Since many sesquiterpene lactones are known to be cytotoxic to tumor cells, to determine whether the inhibitory effect of IJ-5 on the expression of cytokines was due to non-specific cytotoxicity, we had studied the effect of IJ-5 on the viability of HaCat cells using the MTT assay. The result showed that treatment of HaCat cells with IJ-5 (2.5–10 μM) for 24 h had no impact on cell viability (data not shown). This result indicates that IJ-5 is not cytotoxic to HaCat cells within the same dose range as it inhibited the expression of cytokines, thus excluding the possibility that the observed inhibition on cytokine expressions by IJ-5 arises from cytotoxicity. Furthermore, in our in vivo study, we observed no mice death, alteration in body weights, and any other obvious adverse effects in IJ-5-treated mice, indicating IJ-5 is safe in mice while exerting an effective anti-inflammatory effect in vivo. Of course, the efficiency and safety of IJ-5 for AD is still waiting for further clinical trials to determine.

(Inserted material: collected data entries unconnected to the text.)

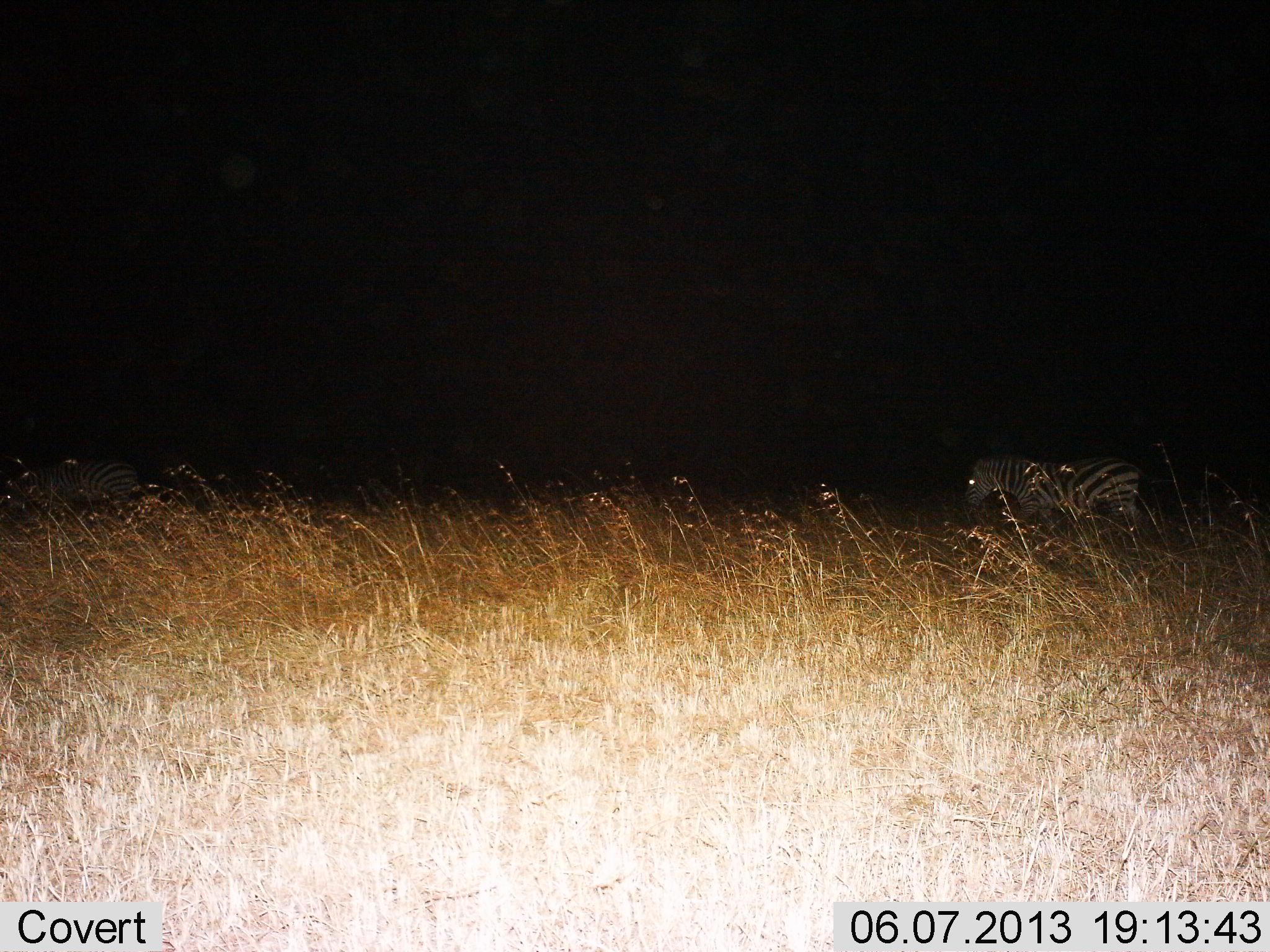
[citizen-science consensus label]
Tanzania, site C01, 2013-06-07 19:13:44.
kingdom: Animalia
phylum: Chordata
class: Mammalia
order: Perissodactyla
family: Equidae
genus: Equus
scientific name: Equus quagga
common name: plains zebra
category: zebra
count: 2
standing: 50%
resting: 0%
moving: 50%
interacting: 0%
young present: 0%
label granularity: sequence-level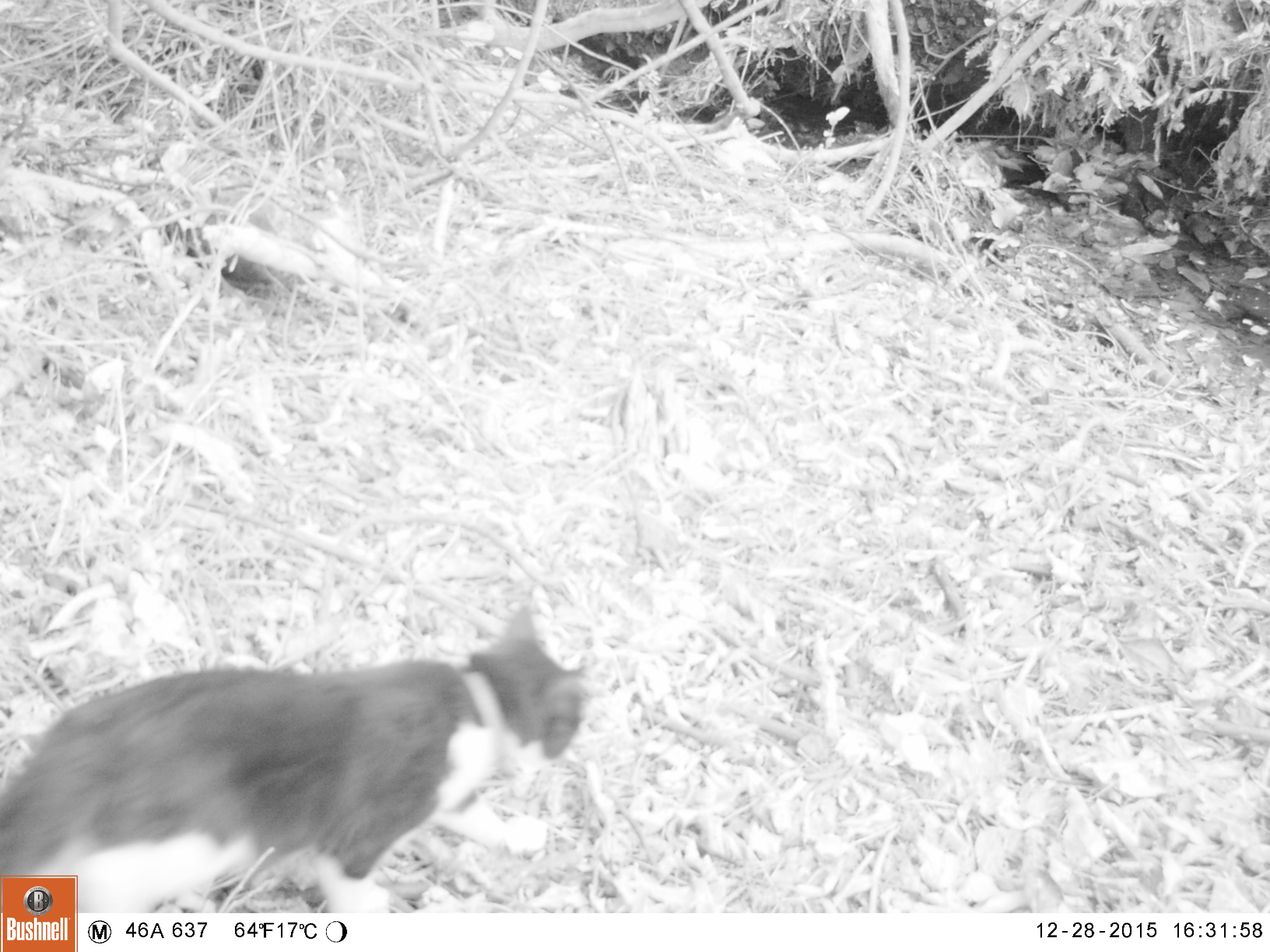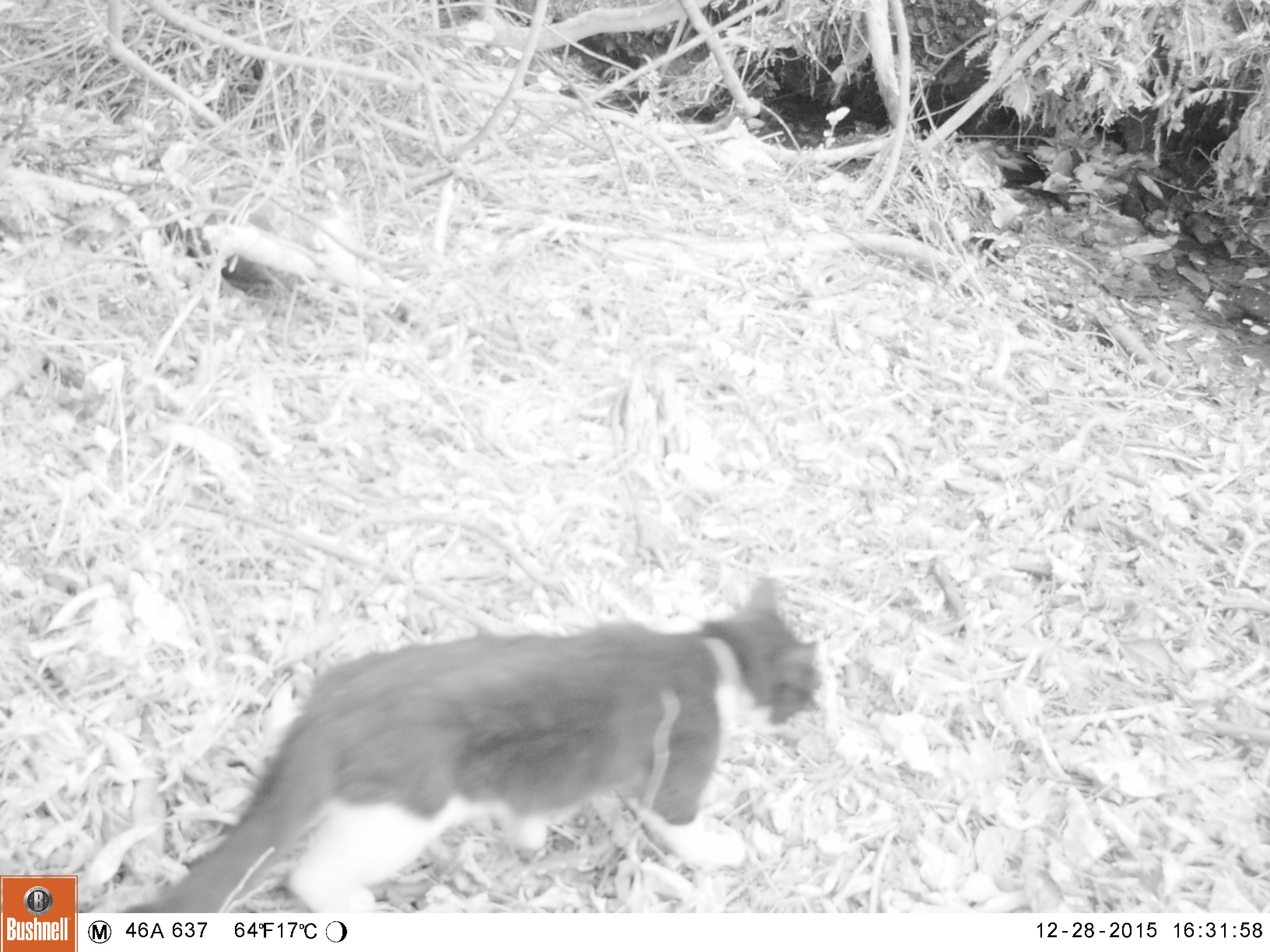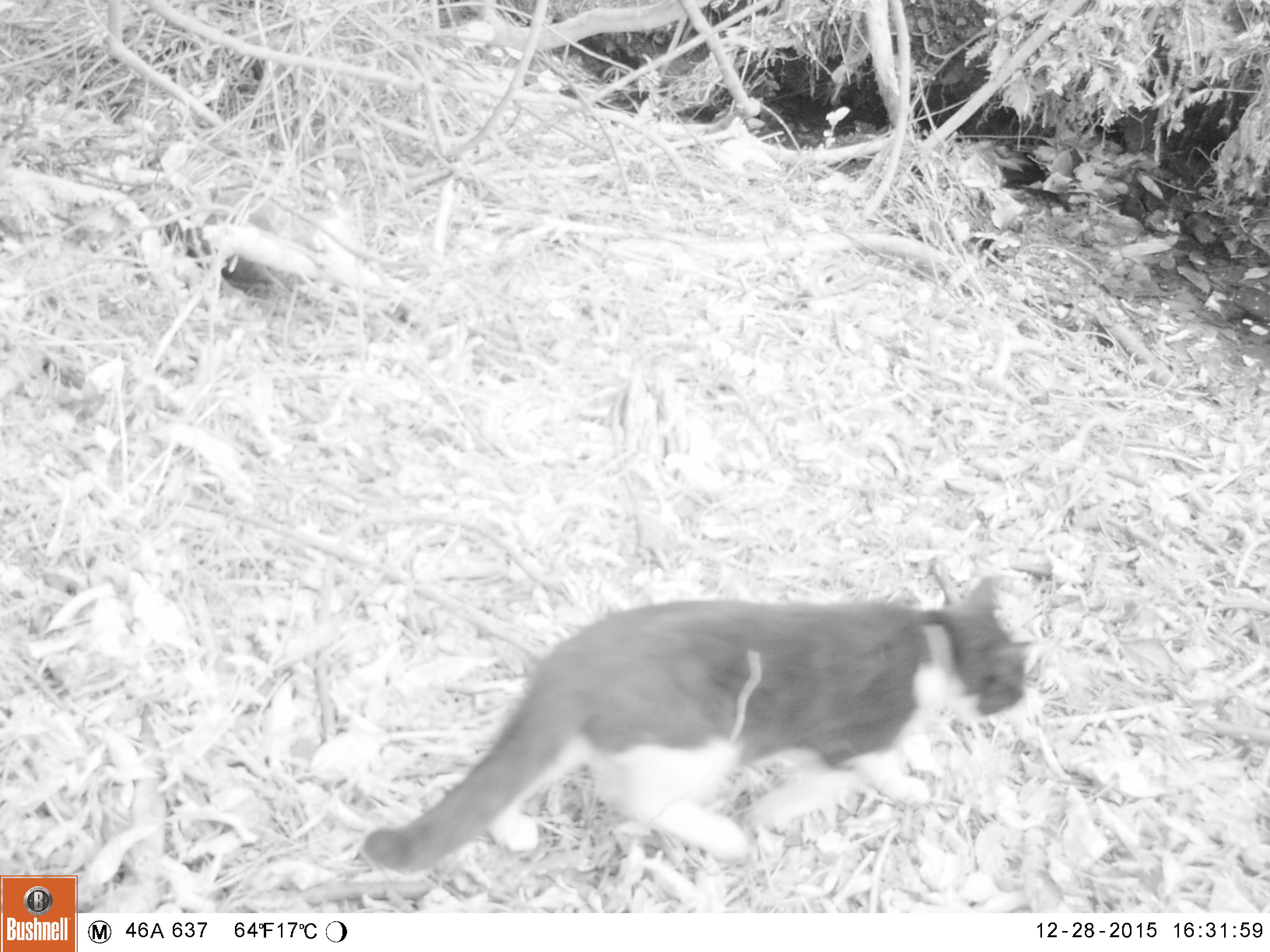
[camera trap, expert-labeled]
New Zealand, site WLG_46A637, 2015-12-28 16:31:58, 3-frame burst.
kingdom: Animalia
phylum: Chordata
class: Mammalia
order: Carnivora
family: Felidae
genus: Felis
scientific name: Felis catus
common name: domestic cat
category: cat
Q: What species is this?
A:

The present new finding emphasizes the potential of IJ-5 as an interesting lead compound or the development of new agents for the treatment of AD. IJ-5 is a natural SL compound derived from Inula japonica, a plant with prominent anti-inflammatory activity. Extracts from plants rich in SLs have gained considerable interest for treating human diseases including inflammation of skin and other organs (Heinrich et al., 1998). Previous studies on the molecular mechanism of the anti-inflammatory activity of SLs have focused on NF-κB, a key transcriptional factor involved in regulating expression of inflammatory mediators. Several SL compounds have been found to inhibit NF-κB activity by either directly modification of the NF-κB p65 subunit (Garcia-Pineres et al., 2001) or to suppress the activity of the upstream IκB kinase complex leading to the stabilization of the NF-κB inhibitors IκB (Kwok et al., 2001). In present study, we found that IJ-5 inhibited TNFα-induced IκB phosphorylation and degradation in HaCat cells, indicating that IJ-5 can effectively inhibit NF-κB activation. Interestingly, TNFα-induced phosphorylation of p38, JNK, and ERK was not significantly suppressed by IJ-5, suggesting that this compound does not interfere with MAP kinase signaling cascade. Therefore, it seems that IJ-5 suppresses inflammatory cytokine expression through specifically interfering with the NF-κB-activating pathway. Further studies are required to determine the exact molecular mechanism and to evaluate the therapeutic potential of this natural SL in the prevention and treatment of human AD.

Conclusion

The present study revealed for the first time that IJ-5, a SL compound derived from an anti-inflammatory herb, alleviates AD-like inflammatory symptoms in mice by suppressing the production of Th2 and pro-inflammatory cytokines. Furthermore, its anti-inflammatory activity is associated its capability to suppress NF-κB pathway activation.

Declaration of interest

The authors report that they have no conflicts of interest. The work was supported by the National Natural Science Foundation of China (81072653 and 81373425).